I never know where to start looking, specifically if its a language i am not too familiar with i have no idea where to start and sometimes i have no idea where the program execution starts.
Is there maybe a ladder of small to large open source projects that can get you there?
For example i have no idea how to begin reading the Flask(1) open source code.
What approach can i take to get to a point where i can analyze a project like Flask and get something meaningful from it?
(1) https://github.com/pallets/flask
When I was contracting, every few months I was looking at a new-to-me code base. First - if you don't know the language the code was written in, then you need to learn that at some basic level. Next, if there was some framework or set of libraries involved, see how many of those you can identify and how many you might already know. Start with trying to run through a build, as you'll either have success or it will throw errors and that will teach you something about both the health and the components of the project.
Once you actually get into the codebase, look for patterns. Often there will be pretty clear layers or types of components, identifiable either by name or organizational structure. Sometimes you'll see patterns that tell you "Oh, George must have written all this code, and Steve must have written all that code" because of personal idiosyncrasies. That's the worst case, but sometimes it's what you have to go on.

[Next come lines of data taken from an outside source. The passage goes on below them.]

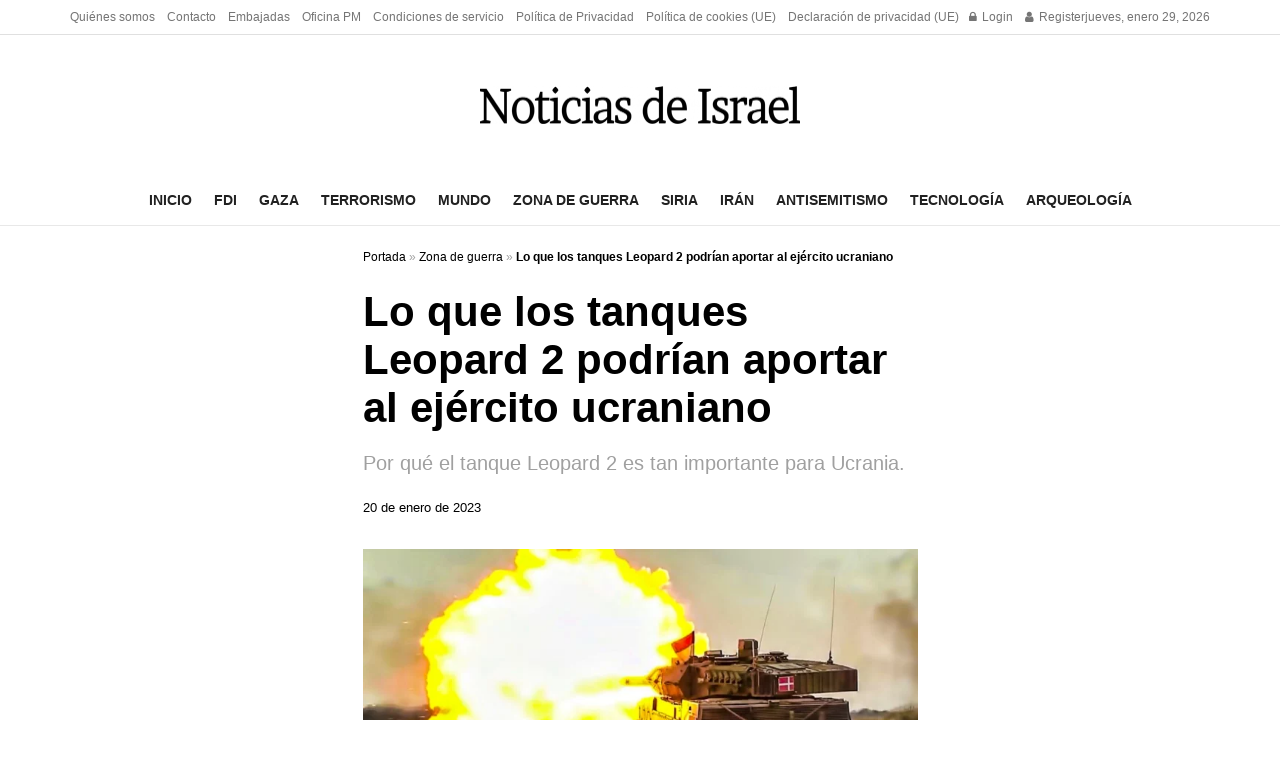

--- FILE ---
content_type: text/html; charset=utf-8
request_url: https://www.google.com/recaptcha/api2/aframe
body_size: 268
content:
<!DOCTYPE HTML><html><head><meta http-equiv="content-type" content="text/html; charset=UTF-8"></head><body><script nonce="ju0Ih_DMC6YVTfl6Nd42Hw">/** Anti-fraud and anti-abuse applications only. See google.com/recaptcha */ try{var clients={'sodar':'https://pagead2.googlesyndication.com/pagead/sodar?'};window.addEventListener("message",function(a){try{if(a.source===window.parent){var b=JSON.parse(a.data);var c=clients[b['id']];if(c){var d=document.createElement('img');d.src=c+b['params']+'&rc='+(localStorage.getItem("rc::a")?sessionStorage.getItem("rc::b"):"");window.document.body.appendChild(d);sessionStorage.setItem("rc::e",parseInt(sessionStorage.getItem("rc::e")||0)+1);localStorage.setItem("rc::h",'1769747909348');}}}catch(b){}});window.parent.postMessage("_grecaptcha_ready", "*");}catch(b){}</script></body></html>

I spent a lot of years in application triage, where I was called in to fix serious problems in apps with which I had no experience. Like today's Apple outage - I used to parachute into situations like that and had to get things running, fix, post-mortem, etc. There are great tools out there where you can inject them into running code and watch real / test users execute code. Thats's a great way to very quickly learn how everything is assembled, IE: why did that piece of code get executed there, or why didn't that piece of code get executed.
- It just takes a long time: I find I'll spend a good 1.5-2 years at a company before I can finally say with confidence I have a decent grasp on the entire codebase;
- I try to focus on making small changes/bugfixes to specific components. Do that enough and you start to see how things fit together;
- Running the code with lots of logging sometimes helps;
- Finding some sort of high-level architecture diagram or documentation works wonders. Usually in the industry there's one dude(ine) who's been there for a while to set you on the right path, not sure about FLOSS...
Using blame or navigating closed issues can do a lot to put specific problems into plain English to help with this kind of inward-out exploration (which can also help with understanding the use cases of the application). Same with reading any tests that might be there. And if there aren't tests, writing them is a great way to get into understanding specific functionality.
2. Ask the developers.
3. Play with the software and trace through the source code. For flask, make a simple application and grep for the definitions of the functions/methods/classes you’re referencing. While doing this, you will find references to other flask functions. Find read those definitions Ad-infinitum and eventually it’ll “click”.
I hope however if you are going to analyse a codebase in a language you are not familiar with one of two things apply -
1. There is a part of the codebase that uses some language you are very familiar with, or that touches a specific knowledge domain (like frontend development or database querying) that you are very familiar with, if so start at the point of greatest familiarity and try to walk backwards and document for yourself bits of code that are touching the stuff you do know well.
2. You are in a situation where you are a secondary developer to someone who is an expert in the language, hopefully they can give you a tour of the codebase.
If neither of these are the case I guess you are going to have to learn the language and get a beginners guide to Flask or something like that. Maybe ask on a forum for the language what the best learning sources are.
As far as reading and understanding the code, I start with entry point and make my way through doing a mental map. Once I understand how the app structure I setup and some of the conventions, I dive in to specific features and try to make changes.
Additionally, I like to diagram things as well, just for my own mental map model. Depending on the tech stack there could be libs out there that diagram the app with a way to navigate, and this is also really helpful.